Bison in Grand Teton National Park, Wyoming
© Brian Evans/Getty Image
National Bison Day
If ever there was an animal that deserved some recognition, it's the bison. Since 2012, National Bison Day has been observed on the first Saturday of November to acknowledge the animal's cultural, historical, and economic significance—as well as its remarkable comeback. Bison were once plentiful in North America. Tens of millions strong until the mid-1800s, they roamed in great herds, helping to diversify and maintain the prairie habitat. They've also played several important roles in Native American cultures. Indigenous peoples have used every part of the bison for food, utensils, and clothing—and they pay tribute to the giant beasts in religious rituals.
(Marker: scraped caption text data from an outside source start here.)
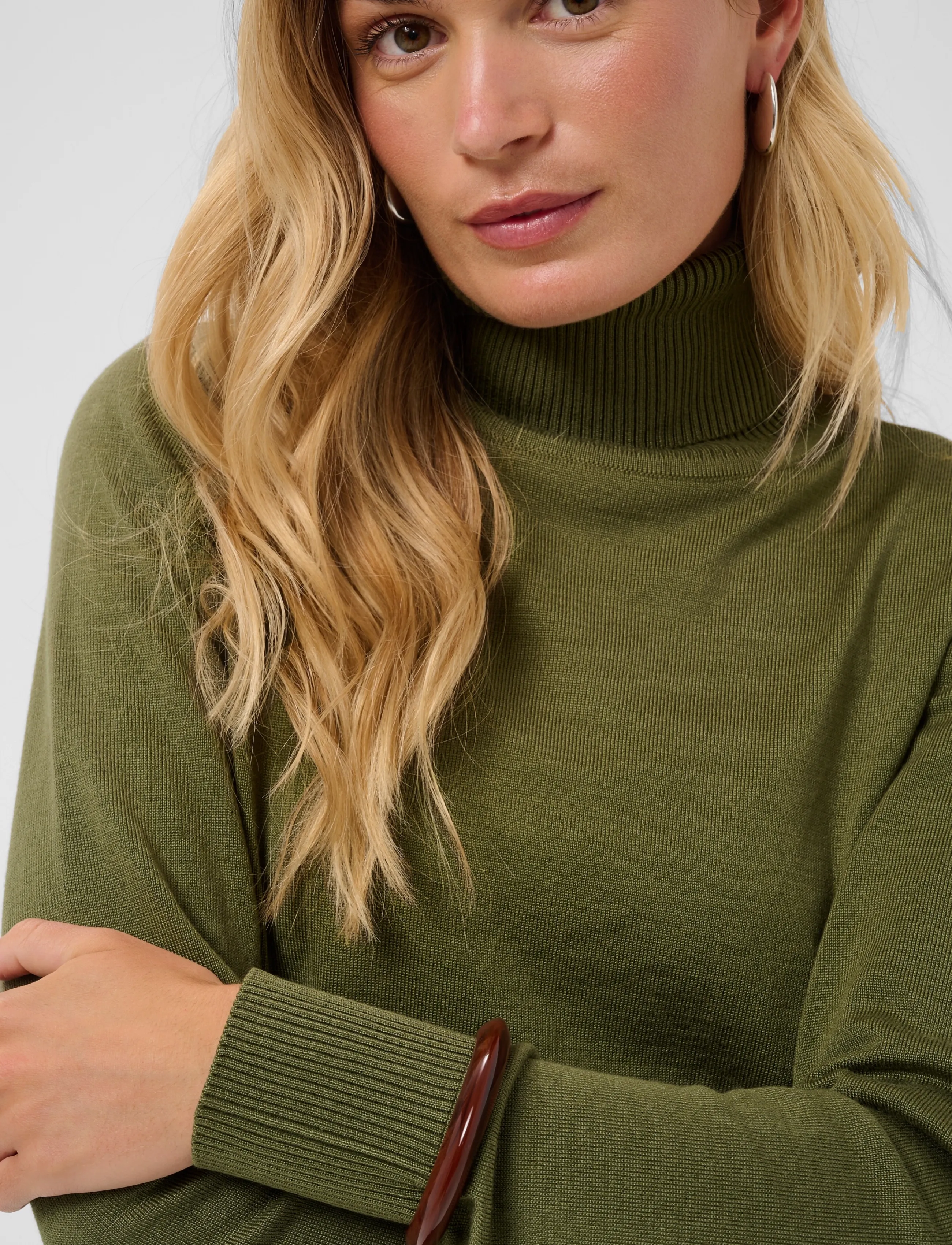 Saint Tropez - J2046, MilaSZ Rollneck Pullover - rollkragenpullover - four leaf clover melange - 5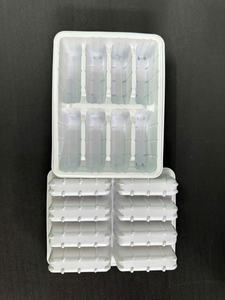 Plateau en plastique jetable blanc laiteux durable élégant et amical pour l'emballage alimentaire - Product Image 5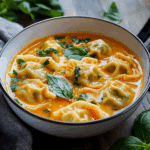 Easy Thai Red Curry Dumpling Soup Recipe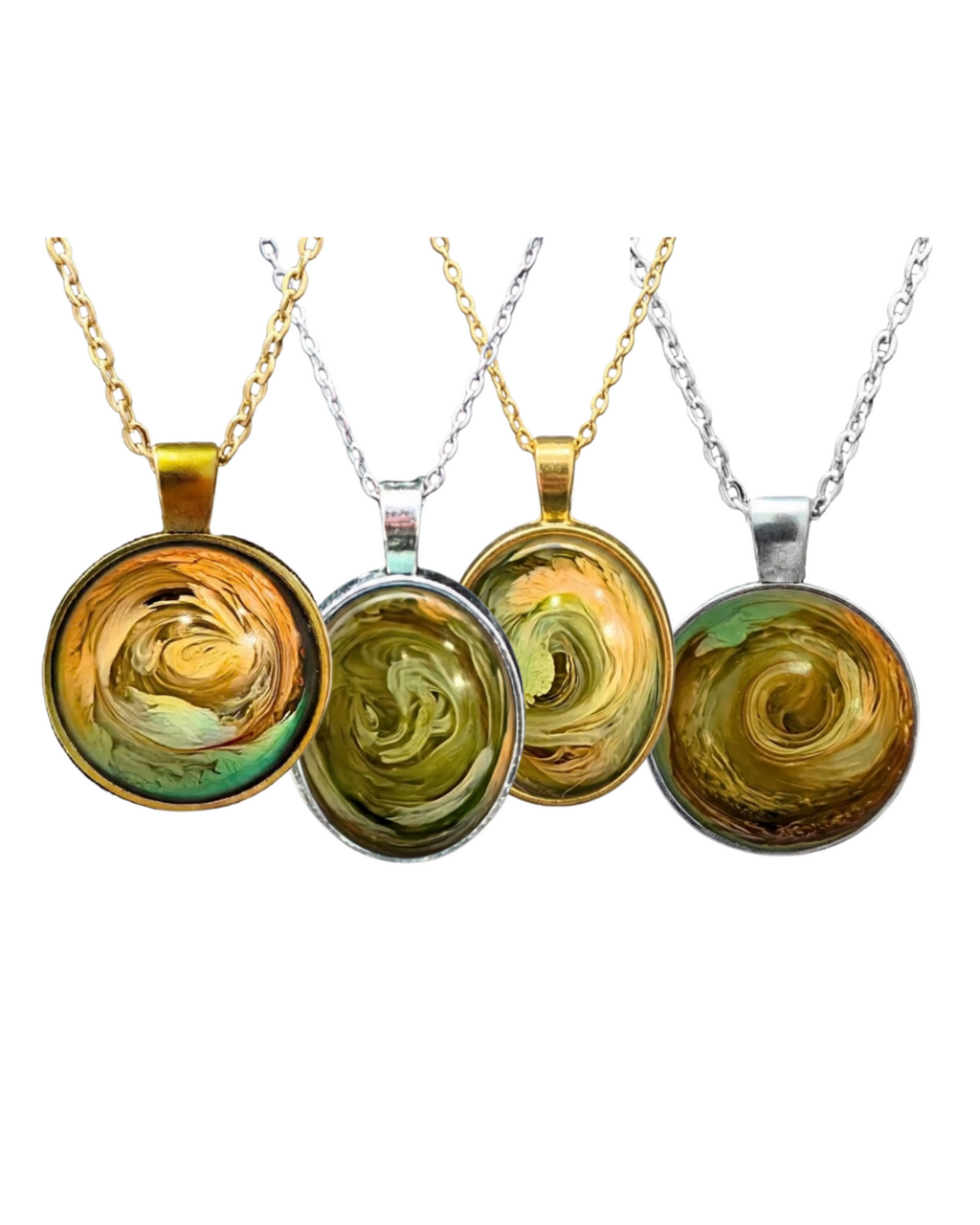 HEDGEROW HEARTH Handmade Resin Petri Pendant Necklace Collection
Settlement of the American West caused habitat loss for the bison and that, combined with overhunting, had nearly wiped out the species altogether by 1900. In an effort to save the bison, the American Bison Society formed in 1905 at New York City’s Bronx Zoo—President Theodore Roosevelt was named the organization’s honorary president. The group’s goal was to create wild bison reserves in the American West, but they used the Bronx Zoo to propagate a seed stock of animals to revive the population. Beginning in 1907, the zoo shipped small herds of bison to the first three of the wildlife refuges: the Wichita National Forest and Game Preserve in Oklahoma, Wind Cave National Park in South Dakota, and the National Bison Range in Montana. Fast-forward to today, and more than 20,000 bison roam on public lands in the United States.